Transcribe the following records word for word, leaving out the pictures.

>> start SUPPLIED RECORDS

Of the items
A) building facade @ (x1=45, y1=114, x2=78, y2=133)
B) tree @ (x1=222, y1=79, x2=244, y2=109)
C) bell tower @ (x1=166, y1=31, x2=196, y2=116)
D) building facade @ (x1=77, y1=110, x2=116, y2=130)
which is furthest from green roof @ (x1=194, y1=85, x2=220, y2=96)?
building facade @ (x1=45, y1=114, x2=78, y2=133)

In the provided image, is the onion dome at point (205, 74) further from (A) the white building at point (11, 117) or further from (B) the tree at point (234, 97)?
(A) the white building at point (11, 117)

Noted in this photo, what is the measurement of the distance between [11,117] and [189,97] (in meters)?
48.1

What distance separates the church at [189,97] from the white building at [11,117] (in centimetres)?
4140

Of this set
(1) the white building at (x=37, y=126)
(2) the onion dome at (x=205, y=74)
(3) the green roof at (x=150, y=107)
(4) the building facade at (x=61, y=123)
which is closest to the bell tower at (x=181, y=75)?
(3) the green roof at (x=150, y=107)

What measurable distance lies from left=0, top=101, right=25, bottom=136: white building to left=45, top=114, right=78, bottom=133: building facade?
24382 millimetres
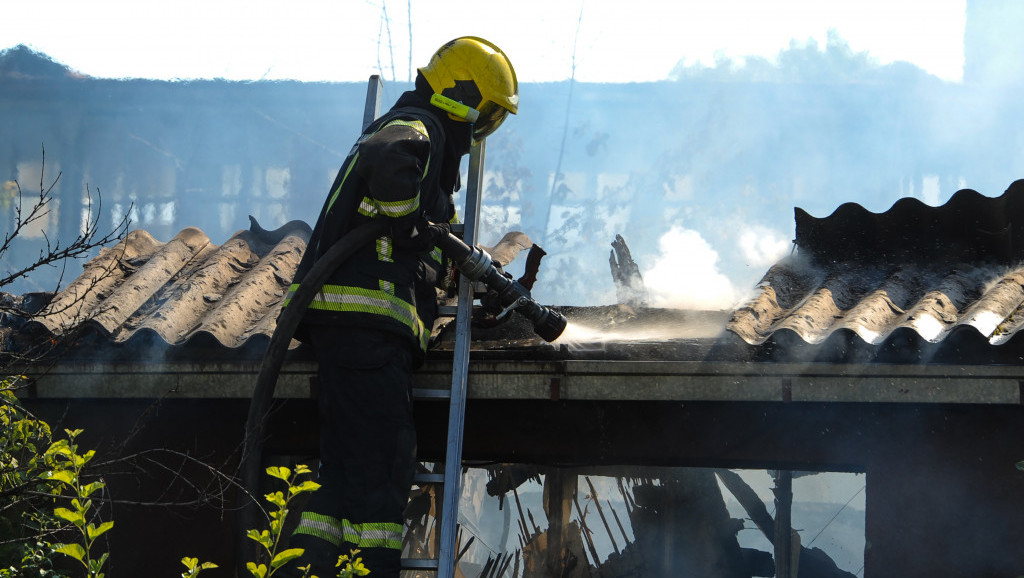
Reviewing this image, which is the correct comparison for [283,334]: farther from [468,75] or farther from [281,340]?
[468,75]

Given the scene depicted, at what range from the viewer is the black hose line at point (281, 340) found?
355cm

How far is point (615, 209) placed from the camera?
18.4 meters

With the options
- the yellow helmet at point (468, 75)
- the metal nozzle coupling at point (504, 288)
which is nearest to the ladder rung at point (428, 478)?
the metal nozzle coupling at point (504, 288)

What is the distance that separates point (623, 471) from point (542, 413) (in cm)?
342

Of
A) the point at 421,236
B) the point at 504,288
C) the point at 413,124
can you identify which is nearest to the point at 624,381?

>> end SUPPLIED RECORDS

*ANSWER FOR THIS EXERCISE*.
Of the items
A) building facade @ (x1=45, y1=114, x2=78, y2=133)
B) tree @ (x1=222, y1=79, x2=244, y2=109)
C) bell tower @ (x1=166, y1=31, x2=196, y2=116)
D) building facade @ (x1=77, y1=110, x2=116, y2=130)
which is furthest from green roof @ (x1=194, y1=85, x2=220, y2=96)?
building facade @ (x1=45, y1=114, x2=78, y2=133)

In the provided image, is the onion dome at point (205, 74) further from (A) the white building at point (11, 117) or further from (B) the tree at point (234, 97)?
(A) the white building at point (11, 117)

Noted in this photo, what is the measurement of the distance between [11,117] and [189,97] (in meters)?
48.1

What distance separates the church at [189,97] from the white building at [11,117] (in centimetres)?
4140

Of this set
(1) the white building at (x=37, y=126)
(2) the onion dome at (x=205, y=74)
(3) the green roof at (x=150, y=107)
(4) the building facade at (x=61, y=123)
which is closest to the bell tower at (x=181, y=75)?
(3) the green roof at (x=150, y=107)

What measurable distance lies from left=0, top=101, right=25, bottom=136: white building to left=45, top=114, right=78, bottom=133: building facade?
24382 millimetres
Reviewing this image, which is the correct comparison for [283,334]: farther from [468,75] or farther from [281,340]?
[468,75]

Given the scene depicted, at what range from the viewer is the black hose line at point (281, 340) found?
355cm

How far is point (615, 209) placed from the camera?
18.4 meters

With the options
- the yellow helmet at point (468, 75)
- the metal nozzle coupling at point (504, 288)
which is nearest to the ladder rung at point (428, 478)?
the metal nozzle coupling at point (504, 288)

What is the distance that separates point (623, 471) from point (542, 413) (in cm)?
342

Of
A) the point at 421,236
B) the point at 504,288
C) the point at 413,124
can you identify which is nearest to the point at 624,381?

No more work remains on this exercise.